NEW YORK — A downed electrical wire and a broken track switch caused delays yesterday for thousands of New Jersey Transit and Amtrak passengers trying to get to or leave from Pennsylvania Station, officials said. The mishaps were repaired before the start of the evening commuter rush.

At 10:06 a.m., a New Jersey Transit train’s pantograph – the extensible arm that draws electricity into the locomotive – became tangled in a set of overhead wires as the train moved through a tunnel, according to a spokesman for New Jersey Transit, Dan Stessel.

No passengers were on board the train, which pulled down parts of the wires. The train was on its way to a rail yard in Sunnyside, Queens, which is used to maintain and turn train cars before they return to Manhattan and then New Jersey.

Only a few minutes later, in a tunnel just west of Pennsylvania Station, another New Jersey Transit train damaged a switch that allows trains to move across tracks, Mr. Stessel said.

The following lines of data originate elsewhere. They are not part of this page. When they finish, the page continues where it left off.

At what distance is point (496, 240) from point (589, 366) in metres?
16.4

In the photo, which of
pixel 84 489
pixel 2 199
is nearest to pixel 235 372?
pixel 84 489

He said that both incidents were under investigation, and that a preliminary investigation by Amtrak, which maintains the tunnels, showed that the overhead wires might have been damaged or frayed and that the damage to the switch might have been the result of an error by the train operator.

The wires and the switch were repaired by 2 p.m.

The incidents caused delays of 18 minutes to just more than an hour on 12 New Jersey Transit trains.

Three trains were turned around at Secaucus, where passengers could board other trains to Hoboken and then Manhattan. Two other trains were turned around at Newark, where passengers could use their tickets on Port Authority Trans-Hudson trains to get to the World Trade Center station in Lower Manhattan.

Seven Amtrak trains on the so-called main spine, or Northeast corridor, were delayed by an average of nearly one hour, according to R. Clifford Black, an Amtrak spokesman.